Le lieu d’Epilobe, ici cet hôtel, peut être simple, double, multiple, peu importe, l’essentiel pour mon propos est qu’il ne soit pas neutre et s’il est désaffecté, qu’il conserve les traces de son activité, la superposition de ses précédents usages sur les murs, l’usure du plancher, la crasse déposée par le temps et le travail. En un mot, l’important est qu’il soit vivant (même s’il était, avant notre arrivée, un peu en sommeil). Un environnement comme Epilobe ne cherche pas un lieu vide, un lieu neutre, bref un lieu mort telle une galerie, pour se mettre en valeur. Il ne vise pas à s’imposer face à un espace, mais cherche à croiser un dialogue avec lui. L’élément technologique de l’environnement, par exemple, associe ses caractéristiques à celles du lieu, en souligne certaines et le ramène à la vie.

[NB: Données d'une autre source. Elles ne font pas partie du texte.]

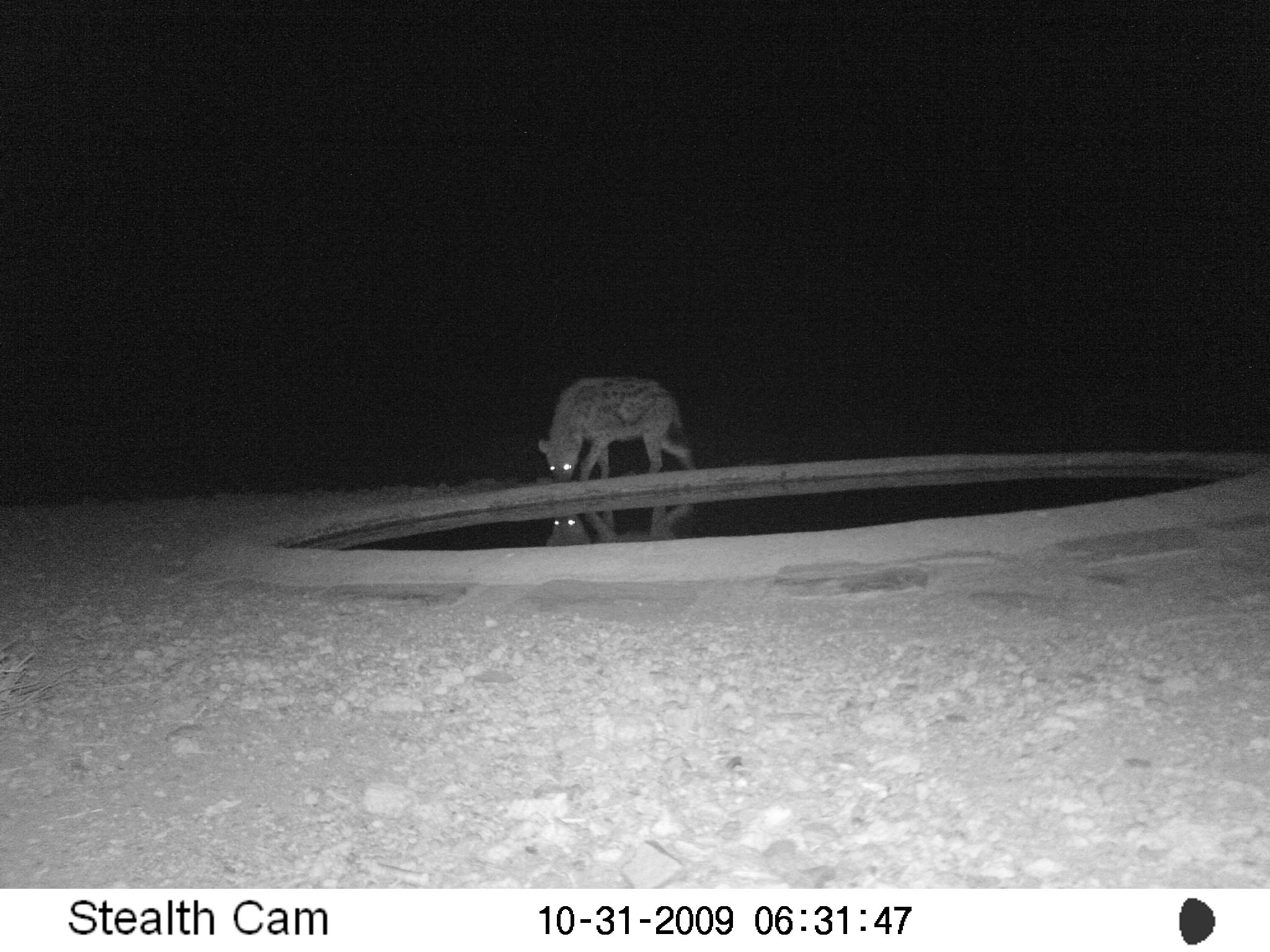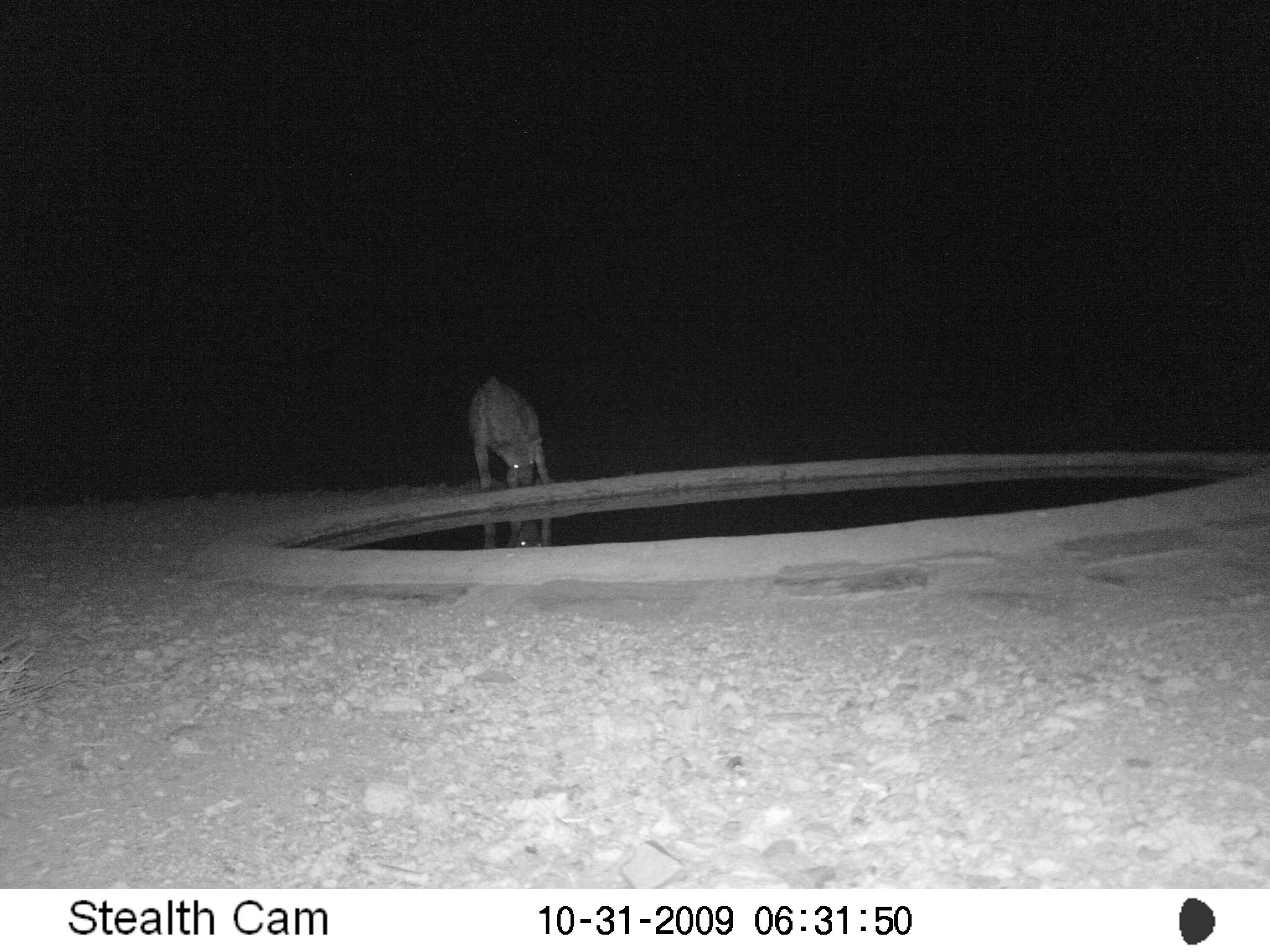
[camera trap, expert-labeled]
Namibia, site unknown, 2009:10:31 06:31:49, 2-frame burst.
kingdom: Animalia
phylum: Chordata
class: Mammalia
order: Carnivora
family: Hyaenidae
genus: Crocuta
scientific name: Crocuta crocuta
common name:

La musique ici est présente, non pas que nous l’entendions (nous ne l’entendons qu’à peine) mais plutôt elle constitue le révélateur d’un lieu faisant, par l’intermédiaire de ses vibrations, éprouver toutes les matières de la salle : bois, verre, fer, plâtre, toutes leurs textures : lourdes, légeres, compactes, denses…

 

Dans la cave, ceci est complété par la prise en considération des paramètres sonores fonctionnels qu’elle génère. Dans une certaine mesure ce qui est recherché c’est de faire entrer en résonance (au propre comme au figuré) un espace avec une musique. Sur le plan sonore ou visuel, Epilobe n’impose rien, Epilobe n’apporte rien (ou si peu). L’environnement n’est là que pour vous faire ressentir la matérialité ou l’immatérialité du lieu. C’est tout.

 

Les éléments musicaux sont composés à la Grande Fabrique (Dieppe). Pour Epilobe, j’ai reçu la collaboration de Eric La Casa et Jean-Luc Guionnet pour des musiques additionnelles.